The natives dance for them and perform and the Europeans capture the images for memory’s sake, as the one European later says to the camera to explain why he wants to take a picture of himself on a stone with a native. But what is he preserving for memory? What is he experiencing? What the two are experiencing and saying in their interviews reveals very little depth of real human interaction. Why must the Europeans travel thousands of miles across the world to a remote place to feel happy and alive and feel glad to take pictures of human beings? Can’t they do it at home? Surely there are people in Europe too!
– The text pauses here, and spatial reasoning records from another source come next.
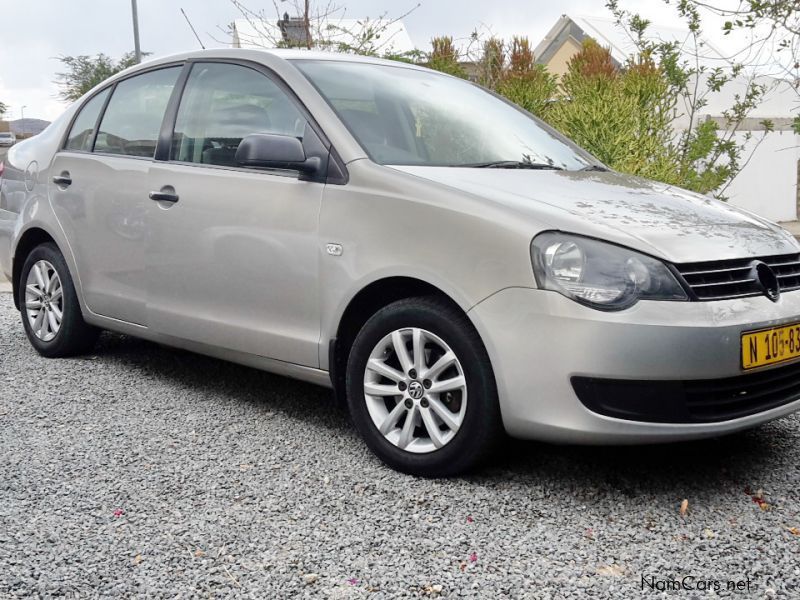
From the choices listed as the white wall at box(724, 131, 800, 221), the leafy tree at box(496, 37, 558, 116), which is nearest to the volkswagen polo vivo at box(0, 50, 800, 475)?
the leafy tree at box(496, 37, 558, 116)

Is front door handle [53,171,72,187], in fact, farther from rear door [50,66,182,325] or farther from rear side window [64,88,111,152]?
rear side window [64,88,111,152]

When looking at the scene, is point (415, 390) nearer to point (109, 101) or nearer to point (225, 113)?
point (225, 113)

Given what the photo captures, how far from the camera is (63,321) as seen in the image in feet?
17.6

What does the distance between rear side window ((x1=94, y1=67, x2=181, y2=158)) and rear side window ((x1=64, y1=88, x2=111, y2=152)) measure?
0.10 m

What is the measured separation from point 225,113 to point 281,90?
1.30 ft

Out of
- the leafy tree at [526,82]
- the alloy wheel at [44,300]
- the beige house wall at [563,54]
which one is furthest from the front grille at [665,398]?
the beige house wall at [563,54]

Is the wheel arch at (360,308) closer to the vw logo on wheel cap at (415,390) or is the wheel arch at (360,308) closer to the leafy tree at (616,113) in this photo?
the vw logo on wheel cap at (415,390)

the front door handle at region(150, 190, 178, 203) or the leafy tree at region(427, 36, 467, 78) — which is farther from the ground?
the leafy tree at region(427, 36, 467, 78)

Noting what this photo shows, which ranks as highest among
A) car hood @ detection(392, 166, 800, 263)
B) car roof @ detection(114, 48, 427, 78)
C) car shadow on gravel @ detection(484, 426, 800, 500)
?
car roof @ detection(114, 48, 427, 78)

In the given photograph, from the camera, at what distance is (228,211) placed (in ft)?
13.4

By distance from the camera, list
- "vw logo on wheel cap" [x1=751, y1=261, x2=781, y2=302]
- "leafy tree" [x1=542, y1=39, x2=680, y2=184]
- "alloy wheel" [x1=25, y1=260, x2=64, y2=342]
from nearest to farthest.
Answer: "vw logo on wheel cap" [x1=751, y1=261, x2=781, y2=302] < "alloy wheel" [x1=25, y1=260, x2=64, y2=342] < "leafy tree" [x1=542, y1=39, x2=680, y2=184]

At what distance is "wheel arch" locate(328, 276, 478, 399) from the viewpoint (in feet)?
11.5

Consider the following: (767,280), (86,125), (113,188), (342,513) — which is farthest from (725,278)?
(86,125)

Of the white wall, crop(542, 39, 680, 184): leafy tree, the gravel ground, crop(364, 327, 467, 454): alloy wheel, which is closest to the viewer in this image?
the gravel ground
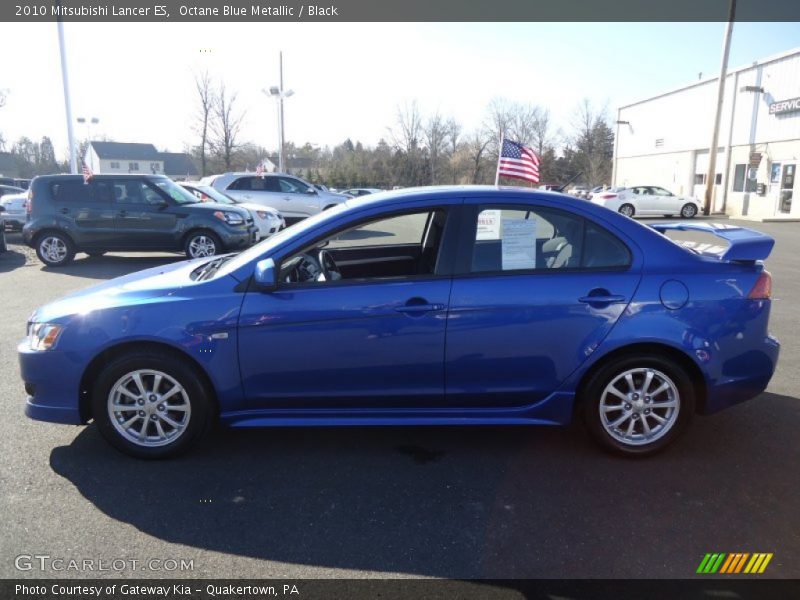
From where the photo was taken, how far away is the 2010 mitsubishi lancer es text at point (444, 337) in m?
3.51

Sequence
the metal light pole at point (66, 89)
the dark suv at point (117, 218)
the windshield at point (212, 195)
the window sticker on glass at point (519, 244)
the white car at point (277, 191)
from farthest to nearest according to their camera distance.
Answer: the metal light pole at point (66, 89) < the white car at point (277, 191) < the windshield at point (212, 195) < the dark suv at point (117, 218) < the window sticker on glass at point (519, 244)

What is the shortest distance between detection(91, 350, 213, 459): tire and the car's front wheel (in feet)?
27.1

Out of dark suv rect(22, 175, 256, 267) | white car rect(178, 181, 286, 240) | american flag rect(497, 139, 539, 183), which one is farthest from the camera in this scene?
white car rect(178, 181, 286, 240)

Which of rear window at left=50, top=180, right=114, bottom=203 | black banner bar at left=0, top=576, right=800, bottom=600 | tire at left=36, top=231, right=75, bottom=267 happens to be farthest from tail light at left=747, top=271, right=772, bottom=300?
tire at left=36, top=231, right=75, bottom=267

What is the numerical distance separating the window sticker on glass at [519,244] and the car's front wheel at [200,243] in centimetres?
891

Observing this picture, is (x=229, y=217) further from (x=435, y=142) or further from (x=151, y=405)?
(x=435, y=142)

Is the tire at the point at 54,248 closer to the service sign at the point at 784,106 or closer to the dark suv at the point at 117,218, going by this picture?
the dark suv at the point at 117,218

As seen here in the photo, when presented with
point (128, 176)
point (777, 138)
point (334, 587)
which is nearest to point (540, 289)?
point (334, 587)

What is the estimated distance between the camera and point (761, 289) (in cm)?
369

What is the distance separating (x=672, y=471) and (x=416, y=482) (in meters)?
1.56

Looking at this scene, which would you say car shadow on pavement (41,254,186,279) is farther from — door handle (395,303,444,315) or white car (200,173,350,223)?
door handle (395,303,444,315)

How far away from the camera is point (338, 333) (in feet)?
11.5

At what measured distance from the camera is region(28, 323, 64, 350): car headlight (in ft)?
11.7

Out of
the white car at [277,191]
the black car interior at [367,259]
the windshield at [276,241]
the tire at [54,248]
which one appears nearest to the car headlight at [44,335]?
the windshield at [276,241]
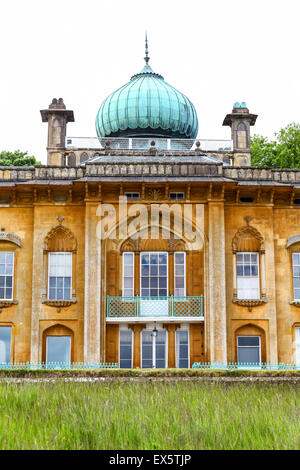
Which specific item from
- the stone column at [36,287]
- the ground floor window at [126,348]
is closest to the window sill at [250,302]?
the ground floor window at [126,348]

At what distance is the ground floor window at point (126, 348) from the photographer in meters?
27.2

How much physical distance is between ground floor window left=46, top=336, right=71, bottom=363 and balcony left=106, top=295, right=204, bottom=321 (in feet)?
6.23

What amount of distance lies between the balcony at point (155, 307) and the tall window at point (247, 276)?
1.67 metres

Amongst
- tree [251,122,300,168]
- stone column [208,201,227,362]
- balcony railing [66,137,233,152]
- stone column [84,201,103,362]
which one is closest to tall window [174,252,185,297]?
stone column [208,201,227,362]

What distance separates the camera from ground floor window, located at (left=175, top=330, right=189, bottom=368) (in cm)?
2723

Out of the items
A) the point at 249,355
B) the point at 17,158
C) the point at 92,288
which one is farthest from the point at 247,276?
the point at 17,158

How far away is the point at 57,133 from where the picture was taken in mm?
34094

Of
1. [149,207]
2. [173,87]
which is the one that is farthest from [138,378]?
[173,87]

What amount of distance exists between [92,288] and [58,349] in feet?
8.76

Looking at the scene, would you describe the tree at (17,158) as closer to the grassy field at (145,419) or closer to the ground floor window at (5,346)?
the ground floor window at (5,346)

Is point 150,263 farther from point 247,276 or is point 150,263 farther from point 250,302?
point 250,302

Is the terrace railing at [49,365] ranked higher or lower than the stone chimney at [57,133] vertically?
lower

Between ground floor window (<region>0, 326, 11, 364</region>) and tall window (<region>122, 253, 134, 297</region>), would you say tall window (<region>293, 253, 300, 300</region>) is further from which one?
ground floor window (<region>0, 326, 11, 364</region>)
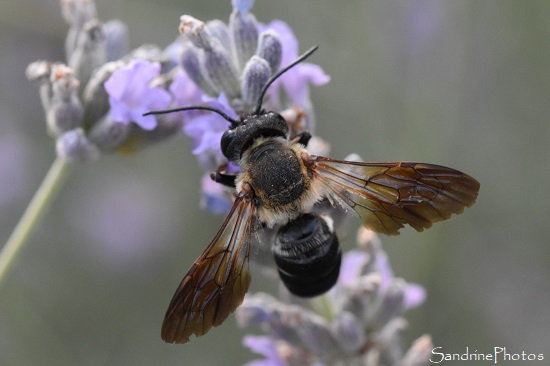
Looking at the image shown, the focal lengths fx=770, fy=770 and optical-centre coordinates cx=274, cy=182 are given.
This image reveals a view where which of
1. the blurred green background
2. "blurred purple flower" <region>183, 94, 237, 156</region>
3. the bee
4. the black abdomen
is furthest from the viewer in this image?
the blurred green background

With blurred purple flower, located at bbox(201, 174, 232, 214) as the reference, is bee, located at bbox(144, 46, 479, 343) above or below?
below

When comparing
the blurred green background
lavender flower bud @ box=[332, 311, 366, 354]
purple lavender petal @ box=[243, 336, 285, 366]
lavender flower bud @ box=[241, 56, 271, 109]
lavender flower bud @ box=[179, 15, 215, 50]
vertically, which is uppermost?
the blurred green background

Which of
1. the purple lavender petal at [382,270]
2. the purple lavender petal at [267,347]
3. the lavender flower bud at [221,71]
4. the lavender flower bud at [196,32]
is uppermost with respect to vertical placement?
the lavender flower bud at [196,32]

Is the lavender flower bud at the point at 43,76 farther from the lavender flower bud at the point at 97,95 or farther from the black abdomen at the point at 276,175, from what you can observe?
the black abdomen at the point at 276,175

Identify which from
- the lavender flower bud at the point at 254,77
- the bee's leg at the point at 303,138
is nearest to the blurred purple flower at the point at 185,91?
the lavender flower bud at the point at 254,77

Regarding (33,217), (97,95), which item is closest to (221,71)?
(97,95)

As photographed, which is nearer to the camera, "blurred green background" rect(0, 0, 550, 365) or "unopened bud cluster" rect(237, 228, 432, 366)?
"unopened bud cluster" rect(237, 228, 432, 366)

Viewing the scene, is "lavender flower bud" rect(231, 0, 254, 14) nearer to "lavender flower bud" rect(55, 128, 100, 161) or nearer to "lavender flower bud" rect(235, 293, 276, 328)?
"lavender flower bud" rect(55, 128, 100, 161)

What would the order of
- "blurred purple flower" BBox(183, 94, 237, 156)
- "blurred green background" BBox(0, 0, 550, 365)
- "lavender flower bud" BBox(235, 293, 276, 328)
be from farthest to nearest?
"blurred green background" BBox(0, 0, 550, 365) → "lavender flower bud" BBox(235, 293, 276, 328) → "blurred purple flower" BBox(183, 94, 237, 156)

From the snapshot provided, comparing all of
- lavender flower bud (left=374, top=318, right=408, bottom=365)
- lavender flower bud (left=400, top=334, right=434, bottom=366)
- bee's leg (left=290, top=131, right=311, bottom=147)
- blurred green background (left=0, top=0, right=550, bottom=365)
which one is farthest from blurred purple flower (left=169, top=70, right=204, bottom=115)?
blurred green background (left=0, top=0, right=550, bottom=365)
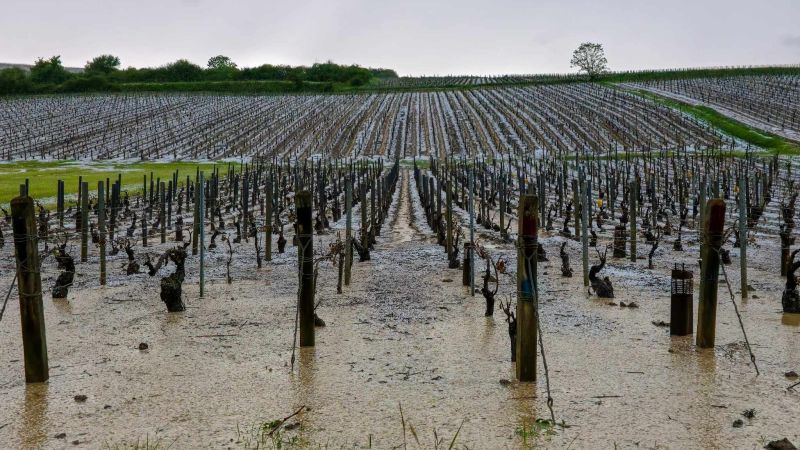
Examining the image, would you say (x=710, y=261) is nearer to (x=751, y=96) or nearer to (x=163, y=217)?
(x=163, y=217)

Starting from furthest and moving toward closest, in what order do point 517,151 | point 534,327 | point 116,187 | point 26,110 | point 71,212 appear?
1. point 26,110
2. point 517,151
3. point 71,212
4. point 116,187
5. point 534,327

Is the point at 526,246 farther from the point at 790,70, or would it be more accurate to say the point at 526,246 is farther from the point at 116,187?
the point at 790,70

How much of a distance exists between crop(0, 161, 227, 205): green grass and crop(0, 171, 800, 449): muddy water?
15444mm

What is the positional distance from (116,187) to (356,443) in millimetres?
14537

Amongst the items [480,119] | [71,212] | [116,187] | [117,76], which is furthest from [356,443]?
[117,76]

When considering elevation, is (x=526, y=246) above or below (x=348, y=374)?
above

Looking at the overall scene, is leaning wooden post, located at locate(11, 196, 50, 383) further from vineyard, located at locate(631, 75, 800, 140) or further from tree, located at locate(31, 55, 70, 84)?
tree, located at locate(31, 55, 70, 84)

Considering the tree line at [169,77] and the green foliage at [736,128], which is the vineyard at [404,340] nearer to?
the green foliage at [736,128]

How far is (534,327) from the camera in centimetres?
627

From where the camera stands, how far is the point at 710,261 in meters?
7.18

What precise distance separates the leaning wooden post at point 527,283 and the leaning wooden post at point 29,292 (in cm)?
A: 412

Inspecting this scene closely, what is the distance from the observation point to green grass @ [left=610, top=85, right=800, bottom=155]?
117 ft

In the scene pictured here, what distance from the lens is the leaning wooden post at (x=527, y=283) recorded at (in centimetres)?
620

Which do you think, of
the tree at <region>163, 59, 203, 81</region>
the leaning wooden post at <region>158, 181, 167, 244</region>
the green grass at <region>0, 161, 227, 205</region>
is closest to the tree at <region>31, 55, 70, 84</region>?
the tree at <region>163, 59, 203, 81</region>
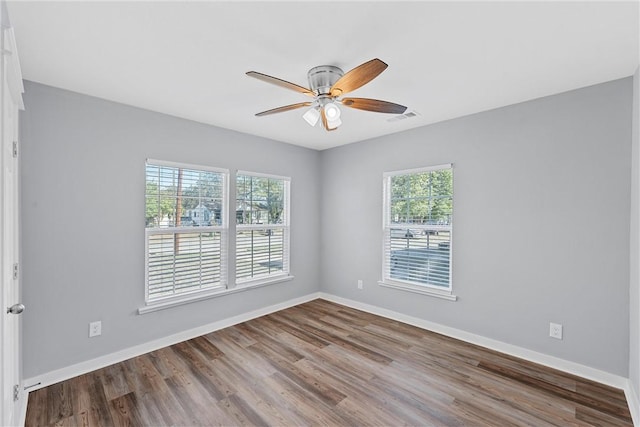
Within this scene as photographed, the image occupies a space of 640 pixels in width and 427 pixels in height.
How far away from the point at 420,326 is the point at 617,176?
96.2 inches

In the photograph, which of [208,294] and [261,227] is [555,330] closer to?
[261,227]

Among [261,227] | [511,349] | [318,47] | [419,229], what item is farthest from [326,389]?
[318,47]

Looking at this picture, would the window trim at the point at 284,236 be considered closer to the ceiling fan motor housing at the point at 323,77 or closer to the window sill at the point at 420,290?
the window sill at the point at 420,290

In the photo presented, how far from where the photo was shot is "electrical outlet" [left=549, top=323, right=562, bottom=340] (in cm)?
274

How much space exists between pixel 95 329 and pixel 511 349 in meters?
4.00

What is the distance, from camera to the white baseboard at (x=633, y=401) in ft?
6.75

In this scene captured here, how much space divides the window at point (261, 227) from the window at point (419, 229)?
59.1 inches

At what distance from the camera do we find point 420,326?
3756 millimetres

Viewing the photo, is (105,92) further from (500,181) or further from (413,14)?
(500,181)

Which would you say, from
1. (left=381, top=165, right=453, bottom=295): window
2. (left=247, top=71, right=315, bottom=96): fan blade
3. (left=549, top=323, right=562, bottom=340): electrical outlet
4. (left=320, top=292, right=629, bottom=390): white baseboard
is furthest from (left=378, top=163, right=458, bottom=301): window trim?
(left=247, top=71, right=315, bottom=96): fan blade

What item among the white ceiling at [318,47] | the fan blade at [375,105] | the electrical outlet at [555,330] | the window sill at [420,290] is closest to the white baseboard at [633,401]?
the electrical outlet at [555,330]

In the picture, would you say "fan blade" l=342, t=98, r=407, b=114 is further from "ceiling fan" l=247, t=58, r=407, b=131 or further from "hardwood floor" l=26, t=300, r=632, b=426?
"hardwood floor" l=26, t=300, r=632, b=426

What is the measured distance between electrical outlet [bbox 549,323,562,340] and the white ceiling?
83.3 inches

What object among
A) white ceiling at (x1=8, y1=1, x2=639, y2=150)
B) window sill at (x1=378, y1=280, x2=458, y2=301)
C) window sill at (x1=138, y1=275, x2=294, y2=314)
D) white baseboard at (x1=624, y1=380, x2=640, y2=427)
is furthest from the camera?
window sill at (x1=378, y1=280, x2=458, y2=301)
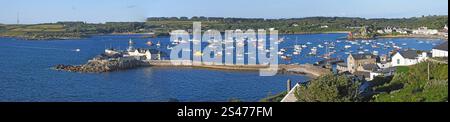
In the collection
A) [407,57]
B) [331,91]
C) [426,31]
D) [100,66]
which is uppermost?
[426,31]

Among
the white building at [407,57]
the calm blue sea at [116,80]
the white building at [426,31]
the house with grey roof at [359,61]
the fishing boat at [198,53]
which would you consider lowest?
the calm blue sea at [116,80]

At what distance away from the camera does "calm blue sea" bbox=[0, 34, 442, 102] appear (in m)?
6.91

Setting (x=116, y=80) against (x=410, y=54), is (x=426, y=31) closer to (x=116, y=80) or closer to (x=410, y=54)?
(x=410, y=54)

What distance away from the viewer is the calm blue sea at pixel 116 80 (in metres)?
6.91

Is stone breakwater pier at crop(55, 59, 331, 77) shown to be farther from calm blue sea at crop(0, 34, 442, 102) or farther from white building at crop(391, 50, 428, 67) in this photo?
white building at crop(391, 50, 428, 67)

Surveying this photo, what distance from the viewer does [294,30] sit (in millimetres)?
11922

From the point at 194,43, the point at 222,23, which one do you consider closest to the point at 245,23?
the point at 222,23

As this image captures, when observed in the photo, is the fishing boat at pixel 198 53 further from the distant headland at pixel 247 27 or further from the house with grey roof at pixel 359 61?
the house with grey roof at pixel 359 61

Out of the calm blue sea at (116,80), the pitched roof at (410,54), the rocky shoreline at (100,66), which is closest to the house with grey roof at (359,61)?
the calm blue sea at (116,80)

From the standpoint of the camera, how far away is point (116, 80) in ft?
32.4

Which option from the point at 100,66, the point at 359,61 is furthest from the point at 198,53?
the point at 359,61

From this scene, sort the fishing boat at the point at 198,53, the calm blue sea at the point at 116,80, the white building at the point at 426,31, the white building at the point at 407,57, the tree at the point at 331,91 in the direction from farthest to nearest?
the fishing boat at the point at 198,53, the white building at the point at 426,31, the white building at the point at 407,57, the calm blue sea at the point at 116,80, the tree at the point at 331,91

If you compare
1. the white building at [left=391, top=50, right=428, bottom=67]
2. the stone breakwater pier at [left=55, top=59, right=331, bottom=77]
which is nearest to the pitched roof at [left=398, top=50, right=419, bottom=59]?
the white building at [left=391, top=50, right=428, bottom=67]
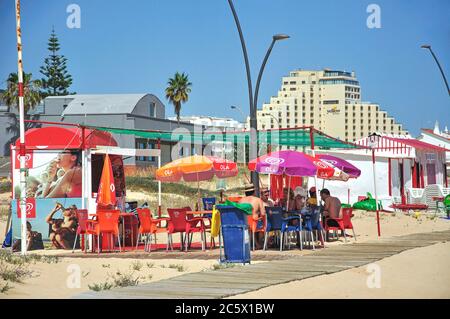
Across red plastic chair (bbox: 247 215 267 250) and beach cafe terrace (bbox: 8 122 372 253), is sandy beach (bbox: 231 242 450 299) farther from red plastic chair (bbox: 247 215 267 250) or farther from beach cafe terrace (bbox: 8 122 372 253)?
beach cafe terrace (bbox: 8 122 372 253)

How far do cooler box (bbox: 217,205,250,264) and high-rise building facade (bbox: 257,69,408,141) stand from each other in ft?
470

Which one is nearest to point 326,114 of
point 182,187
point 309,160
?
point 182,187

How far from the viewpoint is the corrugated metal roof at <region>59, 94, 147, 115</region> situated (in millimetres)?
55188

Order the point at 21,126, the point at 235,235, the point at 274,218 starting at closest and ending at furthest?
the point at 235,235, the point at 21,126, the point at 274,218

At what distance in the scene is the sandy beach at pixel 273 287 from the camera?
9.88 m

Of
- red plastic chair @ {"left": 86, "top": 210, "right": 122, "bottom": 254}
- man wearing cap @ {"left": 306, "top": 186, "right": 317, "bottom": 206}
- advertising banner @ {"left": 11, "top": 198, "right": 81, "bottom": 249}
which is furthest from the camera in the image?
man wearing cap @ {"left": 306, "top": 186, "right": 317, "bottom": 206}

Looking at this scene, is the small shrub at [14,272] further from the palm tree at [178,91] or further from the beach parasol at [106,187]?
the palm tree at [178,91]

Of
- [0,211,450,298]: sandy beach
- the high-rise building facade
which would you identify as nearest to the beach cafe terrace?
[0,211,450,298]: sandy beach

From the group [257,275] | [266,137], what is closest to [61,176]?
[266,137]

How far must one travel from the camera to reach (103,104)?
186 ft

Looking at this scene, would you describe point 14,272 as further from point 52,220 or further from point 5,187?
point 5,187

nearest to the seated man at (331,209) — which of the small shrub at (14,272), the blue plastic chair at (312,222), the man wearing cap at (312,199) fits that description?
the blue plastic chair at (312,222)

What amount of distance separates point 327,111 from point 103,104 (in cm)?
11176
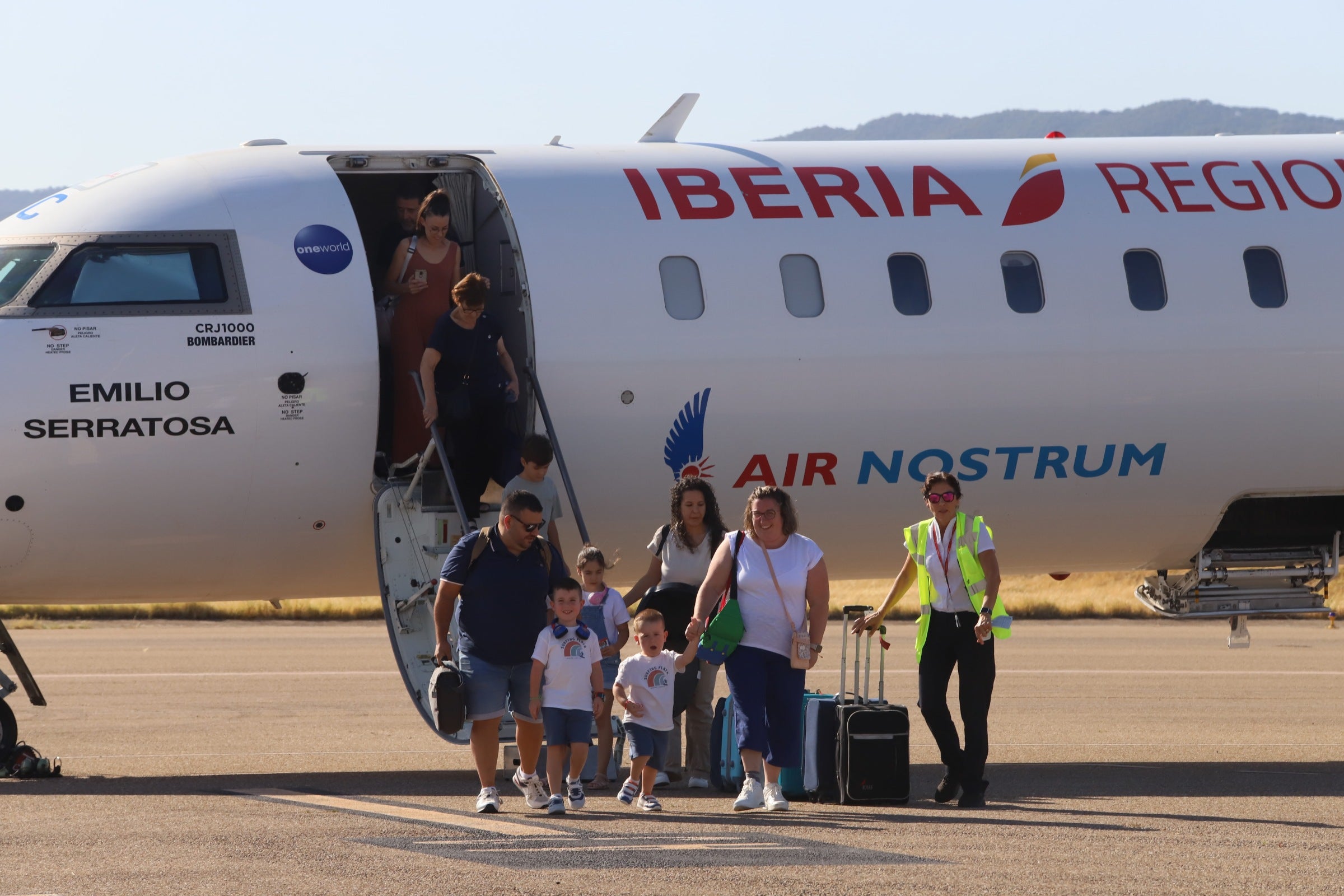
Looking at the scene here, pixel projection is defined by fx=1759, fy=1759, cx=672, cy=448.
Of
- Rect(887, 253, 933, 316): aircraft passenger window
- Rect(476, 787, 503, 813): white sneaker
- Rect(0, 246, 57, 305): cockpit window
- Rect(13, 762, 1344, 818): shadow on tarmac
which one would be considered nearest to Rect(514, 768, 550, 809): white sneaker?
Rect(476, 787, 503, 813): white sneaker

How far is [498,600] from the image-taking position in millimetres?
10656

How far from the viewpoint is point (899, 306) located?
13.7m

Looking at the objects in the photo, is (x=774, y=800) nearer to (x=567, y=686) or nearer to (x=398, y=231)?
(x=567, y=686)

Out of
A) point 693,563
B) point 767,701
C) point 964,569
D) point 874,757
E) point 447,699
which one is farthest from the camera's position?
point 693,563

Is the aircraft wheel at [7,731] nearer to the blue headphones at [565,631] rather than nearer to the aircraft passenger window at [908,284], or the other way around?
the blue headphones at [565,631]

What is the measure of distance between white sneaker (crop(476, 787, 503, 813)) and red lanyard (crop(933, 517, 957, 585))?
3243 millimetres

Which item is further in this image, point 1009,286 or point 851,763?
point 1009,286

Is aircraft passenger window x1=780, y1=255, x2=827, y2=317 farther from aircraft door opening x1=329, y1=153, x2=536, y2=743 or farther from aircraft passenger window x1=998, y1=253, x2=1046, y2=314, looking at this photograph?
aircraft door opening x1=329, y1=153, x2=536, y2=743

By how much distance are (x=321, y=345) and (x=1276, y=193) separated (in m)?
7.96

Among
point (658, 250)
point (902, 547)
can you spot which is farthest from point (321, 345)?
point (902, 547)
The reality is as Camus suggests, we are strangers to ourselves and do not know who we are. At home we are stuck with ourselves and our lack of knowledge of ourselves is stifling and frustrating, so it takes an exotic expedition to wake us up and get the blood flowing. Do the natives understand this about the tourists? I think that they implicitly do, because they play the part that is expected of them and are rewarded in the process. Theirs is a simple part. They are not as encumbered by the malaise of the modern world as the Europeans, who have a whole history of the existential crisis of life death, salvation, redemption, damnation, and rejection to deal with that they would rather not take the time to actually deal with. It is easier to ignore all that and focus on the novel, the eccentric, the exciting, and the bizarre. I suppose that it makes them feel better about themselves. The natives do not seem to mind. They accept the Europeans, which shows that they are probably more mature and understanding.